### Passage:

--- START ---

As we crossed into the afternoon, we wandered around the traders hall. More than any other year, the density of the crowd in this room exhibited how SMASH has started to outgrow the Sydney Convention Centre. It was a timely then that it was announced during the day that from next year, SMASH was to become a 2 day convention. It should alleviate one of the drawbacks of having a one day con, namely events clashing in the schedule and people missing out as they had to make a choice.
Staples of the convention like the Maid Café, Artists room and the Gundam displays also got a fair share of attention. The walkway connecting these to the main events theatre was endlessly packed with people and it did get a bit inconvenient when the escalators stopped working. This was particularly the case when the major drawcards like the Morita panel and cosplay competition attracted even more people to migrate upstairs.
The Madman sponsored cosplay competition got underway in the latter part of the afternoon and as far as entries were concerned, it was the typical spread of fantastic creations that took days and weeks to make to those that cosplayers put together hastily and really just wanted to have fun on stage. The hosting however was a bit lacking. We noted that this was the same host that was on stage for quite a few of the other events of the day and by the time we reached the cosplay contest it felt like there was a bit of tiredness in her delivery. We later learned from the backstage crew that there was a slight changing of the guards in regards to the audio-visual team and there was a noticeable drop in this department as well. Altogether it meant that the contest carried on but it felt a little flatter compared to previous years.

--- END ---

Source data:
--- START ---

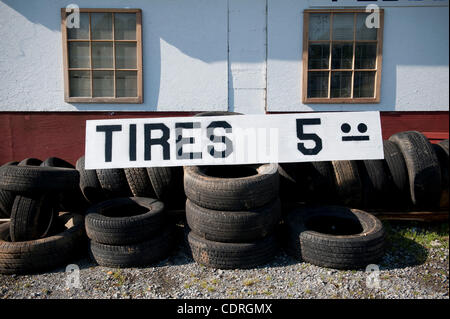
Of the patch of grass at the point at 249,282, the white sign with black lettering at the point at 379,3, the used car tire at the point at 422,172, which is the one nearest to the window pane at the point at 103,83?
the white sign with black lettering at the point at 379,3

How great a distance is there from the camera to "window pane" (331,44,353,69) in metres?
5.45

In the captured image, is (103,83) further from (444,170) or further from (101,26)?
(444,170)

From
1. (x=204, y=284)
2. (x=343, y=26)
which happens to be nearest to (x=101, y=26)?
(x=343, y=26)

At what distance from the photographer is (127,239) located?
3223 millimetres

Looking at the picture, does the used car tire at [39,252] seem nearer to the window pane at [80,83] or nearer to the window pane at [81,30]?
the window pane at [80,83]

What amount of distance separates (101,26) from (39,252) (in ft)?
12.5

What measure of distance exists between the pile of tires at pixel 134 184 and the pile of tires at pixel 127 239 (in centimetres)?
45

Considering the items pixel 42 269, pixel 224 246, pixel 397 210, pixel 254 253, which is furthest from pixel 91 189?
pixel 397 210

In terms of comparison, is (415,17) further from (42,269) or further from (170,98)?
(42,269)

--- END ---

### Action item:
Retype the convention report from "As we crossed" up to and including "make a choice.". These records come from a different source than the convention report.

### Solution to the exercise:
As we crossed into the afternoon, we wandered around the traders hall. More than any other year, the density of the crowd in this room exhibited how SMASH has started to outgrow the Sydney Convention Centre. It was a timely then that it was announced during the day that from next year, SMASH was to become a 2 day convention. It should alleviate one of the drawbacks of having a one day con, namely events clashing in the schedule and people missing out as they had to make a choice.